Exercise requirements:
• 1. Answer these from the Catskills excerpt below:
(a) What term does it say is rarely used for a world with declining carbon dioxide?
(b) To which time period do the sedimentary rocks of the Catskill Mountains date?
(c) Where was the rising Acadian mountain range located?
• 2. Reproduce verbatim the passage of the Catskills excerpt below, starting at "Our Catskill region" and ending at "quick, glib explanation.".

Excerpt to read:
****************************************

Updated by Robert and Johanna Titus

Jan 13, 2022

 

Our Catskill region summers generally bring wonderful weather with dry air and cool nights. Our Catskills Autumns are spectacular with their foliage. Our winters are dreadful and once again it is that time of the year. We stoically accept the onset of another cold season and make do with the holidays as some sort of compensation. Few of us, however, know or even wonder why we must endure this annual season. Do you? Many of you might be able to give a reasonably good explanation for our winter season in terms of the Earth’s orbit about the Sun. Many, or even most, of you, however, might flub the story; it is just a little too complex for a quick, glib explanation.

But it really doesn’t matter; we are not interested in the standard astronomical explanation of winter. We would like to consider a deeper reason, in fact, the real reason it is cold out there right now, and that has little to do with the Earth’s orbit and it has a lot to do with the Catskills and their geological history. If that surprises you then read on:

Even if your astronomy is not very good, most of you can probably run through a quick description of the Greenhouse Effect, it’s one of the leading environmental fears we face today. Briefly, our world’s industries are burning fossil fuels and pumping out large quantities of carbon dioxide into the atmosphere. Carbon dioxide traps solar energy much the way the glass traps solar energy in a greenhouse. As industrial production of carbon dioxide continues, it may be that the Earth’s climate will warm up with all sorts of unfortunate side effects. Such a fate is sometimes referred to as the “Greenhouse Earth.”

But what if it were the other way around? What if the quantities of carbon dioxide were declining instead of increasing? That gets us to a term which is rarely used – the “icehouse Earth.” That’s certainly not anything that anyone has been much worried about, but it actually has happened, and that gets us back to the Catskills.

The Catskill Mountains are composed of sedimentary rocks that date back to the Devonian time period. This was a time when the world was truly a Greenhouse Earth. There was 16 times as much carbon dioxide in the atmosphere then as is today. That greenhouse effect must have been enormous. But it was not to last. Off to the east, in what is today’s New England, there was a rising mountain range – the Acadian Mountains. As their uplift continued, they reached elevations that may have rivaled those of the Himalayas. Rising mountains are subject to chemical weathering and erosion. Those processes converted Acadian mountains into sediment which, eventually, hardened into the rocks of the Catskills. What is critical here is that the processes of chemical weathering consume carbon dioxide, they take it right out of the atmosphere. As the Acadians weathered away and the sediments of the Catskill accumulated, the amounts of carbon dioxide in the atmosphere dropped dramatically, from 16 times as much as today to something closer to modern levels. This, as you might guess, resulted in a reversal of the greenhouse effect and quite a cooling of the climate. In fact, there was an early ice age at the end of the Devonian Period???

****************************************

Given material:
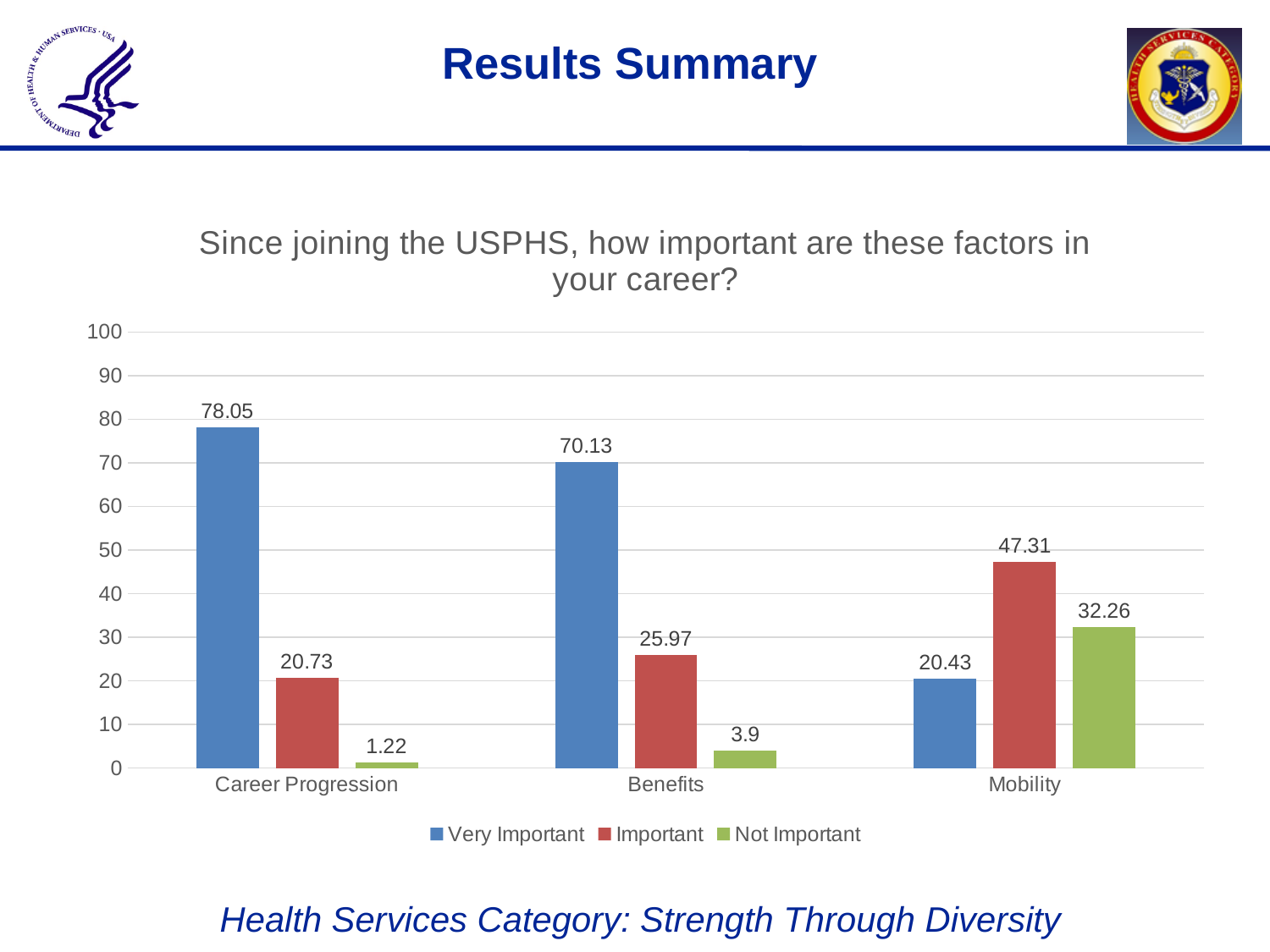
Which category has the lowest Not Important value? Career Progression What is the value for Not Important in the Benefits category? 3.9 Is the Very Important value for Mobility greater or less than 30? less What colour are the Not Important bars? green What is the difference between the Very Important and Important values for Benefits? 44.16 How many categories are shown on the x axis? 3 What is the value for Important in the Mobility category? 47.31 How many series does the legend list? 3 What is the value for Very Important in the Career Progression category? 78.05 Which is larger for Mobility: the Important value or the Not Important value? Important Which category has the highest Very Important value? Career Progression What kind of chart is shown on the slide? bar chart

****************************************

Answers by task:
• 1.
(a) The "icehouse Earth."
(b) The Devonian time period.
(c) Off to the east, in what is today's New England.

• 2.
Our Catskill region summers generally bring wonderful weather with dry air and cool nights. Our Catskills Autumns are spectacular with their foliage. Our winters are dreadful and once again it is that time of the year. We stoically accept the onset of another cold season and make do with the holidays as some sort of compensation. Few of us, however, know or even wonder why we must endure this annual season. Do you? Many of you might be able to give a reasonably good explanation for our winter season in terms of the Earth’s orbit about the Sun. Many, or even most, of you, however, might flub the story; it is just a little too complex for a quick, glib explanation.